Anis mencontohkan kasus Satinah di Arab Saudi. Perempuan asal Unggaran, Jawa Tengah ini yang hanya bisa diselamatkan nyawanya melalui pembayaran diyat. Namun, pemerintah kesulitan membayar diyat karena dianggap terlalu besar, yakni 10 juta riyal atau sekitar Rp 25 miliar.
"Padahal besaran diyat ini masih lebih kecil dibanding Satuan Tugas TKI yang menghabiskan Rp 200 miliar tahun ini untuk biaya perjalanan," tutur Anis.
Kasus lain dialami oleh Maryanto dan dua buruh migran asal Pontianak, yakni Frans dan Dhary. Persidangan ketiganya tidak diketahui oleh Kedutaan Besar Indonesia dan pengacara dibiayai oleh iuran buruh migran.
Anis menuturkan, pelitnya pemerintah juga ditunjukkan ketika pemerintah enggan mengevakuasi puluhan ribu buruh migran Indonesia yang terperangkap perang saudara di Suriah.

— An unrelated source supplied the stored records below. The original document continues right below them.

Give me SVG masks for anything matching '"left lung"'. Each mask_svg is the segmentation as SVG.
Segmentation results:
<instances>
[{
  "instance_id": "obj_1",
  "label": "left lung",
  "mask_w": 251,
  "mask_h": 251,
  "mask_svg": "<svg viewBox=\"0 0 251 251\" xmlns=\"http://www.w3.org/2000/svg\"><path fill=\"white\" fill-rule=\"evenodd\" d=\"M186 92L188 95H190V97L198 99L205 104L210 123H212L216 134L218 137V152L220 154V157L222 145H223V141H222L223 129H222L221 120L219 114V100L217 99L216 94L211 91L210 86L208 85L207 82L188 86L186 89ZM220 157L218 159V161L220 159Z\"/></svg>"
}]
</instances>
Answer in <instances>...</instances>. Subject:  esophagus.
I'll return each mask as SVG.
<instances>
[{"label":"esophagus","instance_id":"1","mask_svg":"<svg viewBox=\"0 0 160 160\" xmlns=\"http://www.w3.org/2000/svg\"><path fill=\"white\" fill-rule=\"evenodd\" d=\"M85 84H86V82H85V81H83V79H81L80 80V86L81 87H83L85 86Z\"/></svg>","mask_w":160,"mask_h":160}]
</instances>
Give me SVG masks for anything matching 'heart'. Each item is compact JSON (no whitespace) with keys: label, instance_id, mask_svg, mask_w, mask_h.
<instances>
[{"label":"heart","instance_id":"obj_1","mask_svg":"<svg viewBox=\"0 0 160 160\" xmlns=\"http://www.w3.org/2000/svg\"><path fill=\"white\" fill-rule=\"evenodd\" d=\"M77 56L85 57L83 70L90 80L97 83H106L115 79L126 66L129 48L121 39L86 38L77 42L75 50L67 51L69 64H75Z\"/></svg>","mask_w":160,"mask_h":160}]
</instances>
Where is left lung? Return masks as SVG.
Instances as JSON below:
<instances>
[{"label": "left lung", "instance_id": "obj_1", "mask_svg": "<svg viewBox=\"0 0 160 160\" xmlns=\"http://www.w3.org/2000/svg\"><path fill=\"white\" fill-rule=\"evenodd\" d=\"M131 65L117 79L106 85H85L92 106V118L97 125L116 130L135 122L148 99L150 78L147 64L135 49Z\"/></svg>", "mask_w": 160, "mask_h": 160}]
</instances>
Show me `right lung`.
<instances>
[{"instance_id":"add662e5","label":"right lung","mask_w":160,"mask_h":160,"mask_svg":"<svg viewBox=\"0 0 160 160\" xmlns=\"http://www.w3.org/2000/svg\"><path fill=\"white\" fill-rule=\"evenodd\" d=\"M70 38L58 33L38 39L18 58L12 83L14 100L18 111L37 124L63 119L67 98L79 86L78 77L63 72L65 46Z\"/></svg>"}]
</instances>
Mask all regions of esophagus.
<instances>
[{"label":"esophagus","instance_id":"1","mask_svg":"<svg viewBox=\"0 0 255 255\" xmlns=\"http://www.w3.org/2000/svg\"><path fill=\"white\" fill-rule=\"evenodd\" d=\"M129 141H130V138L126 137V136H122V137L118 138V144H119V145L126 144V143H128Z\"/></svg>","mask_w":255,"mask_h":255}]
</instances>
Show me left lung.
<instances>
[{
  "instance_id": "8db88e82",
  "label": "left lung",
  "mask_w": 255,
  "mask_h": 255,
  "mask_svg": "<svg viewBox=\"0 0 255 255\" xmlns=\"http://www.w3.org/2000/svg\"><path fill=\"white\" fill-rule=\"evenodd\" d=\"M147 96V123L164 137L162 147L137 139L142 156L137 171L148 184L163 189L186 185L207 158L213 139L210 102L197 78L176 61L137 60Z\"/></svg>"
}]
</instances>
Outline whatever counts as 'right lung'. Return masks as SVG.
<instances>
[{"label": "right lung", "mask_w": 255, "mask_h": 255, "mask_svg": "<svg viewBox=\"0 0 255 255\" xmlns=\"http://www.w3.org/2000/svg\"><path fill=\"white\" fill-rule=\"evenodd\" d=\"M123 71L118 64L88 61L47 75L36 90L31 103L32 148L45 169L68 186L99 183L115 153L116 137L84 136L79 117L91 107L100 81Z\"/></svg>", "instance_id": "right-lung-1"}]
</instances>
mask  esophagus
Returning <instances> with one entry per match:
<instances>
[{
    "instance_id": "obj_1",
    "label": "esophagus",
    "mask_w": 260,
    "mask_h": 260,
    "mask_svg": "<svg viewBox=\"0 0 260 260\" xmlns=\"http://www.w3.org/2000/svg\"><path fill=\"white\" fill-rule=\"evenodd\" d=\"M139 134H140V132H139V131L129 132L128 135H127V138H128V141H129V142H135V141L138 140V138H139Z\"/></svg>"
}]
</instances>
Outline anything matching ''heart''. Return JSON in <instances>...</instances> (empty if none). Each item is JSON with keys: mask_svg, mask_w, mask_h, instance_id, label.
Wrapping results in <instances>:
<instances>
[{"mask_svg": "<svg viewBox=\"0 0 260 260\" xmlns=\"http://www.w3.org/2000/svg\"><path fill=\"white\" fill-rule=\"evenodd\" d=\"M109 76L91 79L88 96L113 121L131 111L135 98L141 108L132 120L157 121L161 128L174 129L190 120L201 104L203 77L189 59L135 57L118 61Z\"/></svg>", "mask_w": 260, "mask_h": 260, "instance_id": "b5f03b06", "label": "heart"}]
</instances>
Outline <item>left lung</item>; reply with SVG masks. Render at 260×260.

Data dari Migrant Care menyebutkan saat ini ada 420 TKI yang terancam hukuman mati. Dari jumlah itu, di Malaysia sebanyak 351 orang, Cina ada 22 orang, Singapura satu orang, Manila satu orang, dan di Arab Saudi 45 orang. Dari angka itu, 99 orang di antaranya telah divonis hukuman mati.
"Kasus hukuman mati tidak bisa diselesaikan hanya dengan pidato prihatin," kata Anis.
Berdasarkan data dari Badan Nasional Penempatan dan Perlindungan TKI, jumlah warga Indonesia yang bekerja di luar negeri mencapai 3.998.592 orang. Tiga negara utama tujuan para TKI adalah Arab Saudi (1.427.928 orang), Malaysia (1.049.325 orang), dan Taiwan (381.588 orang).